Als Frau Therese bezeichnet sie Therese Fiegl, die Gründerin und Geschäftsinhaberin von TIROLER EDLES, Erfinderin der Bauernkiste und treibende Kraft hinter den Tiroler Edle– und Tiroler Reine-Produkten. Therese Fiegl, die wegen der besonderen Nachhaltigkeit ihrer Projekte 2021 für den Tirol Change Award der Lebensraum Tirol Holding nominiert war, hat ein ganz besonderes Geschick darin, Menschen zusammenzubringen, Talente zu entdecken und Dynamiken zu entfesseln. Und sie hat Akida ihren ersten Job als Näherin gegeben, bis, ja bis schräg gegenüber des TIROLER EDLES-Geschäftes in der Innsbrucker Seilergasse der Geschäftsführer des Tyrler, Karl Gostner, dringlich eine Näherin suchte. „Dann habe ich hier angefangen. Aber ich bin Frau Therese immer treu, repariere weiter Kleinigkeiten für sie und helfe aus.
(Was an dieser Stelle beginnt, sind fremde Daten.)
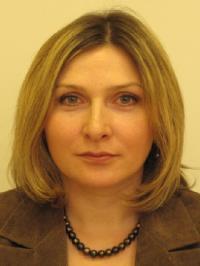 Савина Наталья Викторовна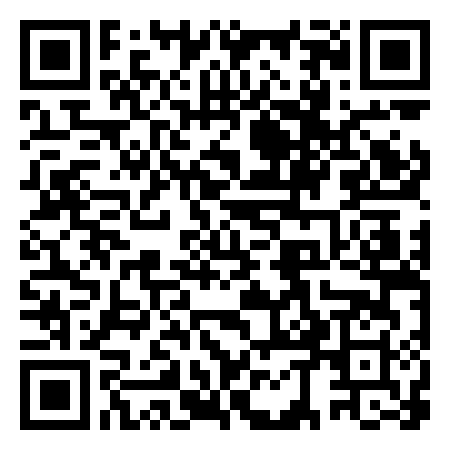 QR Code de Antica Cascina RG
Sie hat mir die Arbeitswelt in Österreich geöffnet. Sie hat mich dahin begleitet, wo ich jetzt stehe. Ich bin sehr dankbar, sehr dankbar für sie“, adelt Akida die personifizierte Tiroler Edle mit ihren Worten.

Gelernte Lehrerin, jetzt Näherin aus Leidenschaft.

Näherin war nicht ihr Ursprungsberuf. Akida arbeitete als Lehrerin, bevor sie Usbekistan verließ. Doch der Tatsache, dass das Nähen seit ihrem zehnten Lebensjahr zu ihrem Leben gehört, verdankt sie die sanfte Landung in ihrem zweiten Leben – dem Nähen, der Nähmaschine, ganz wunderbaren Frauenkräften sowie den starken Fäden, die sie gesponnen haben. „Ich fühle mich zu Hause in Tirol“, sagt sie und legt fast liebevoll ihre Hand auf ihre Nähmaschine. Dass es ein Tiroler war, der die Nähmaschine erfunden hat, hat Akida – wie so viele – nicht gewusst und meint: „Das ist aber schön – und interessant.“ Stimmt.

Alexandra Keller

ist freie Journalistin und Autorin. Sie lebt und arbeitet in Innsbruck.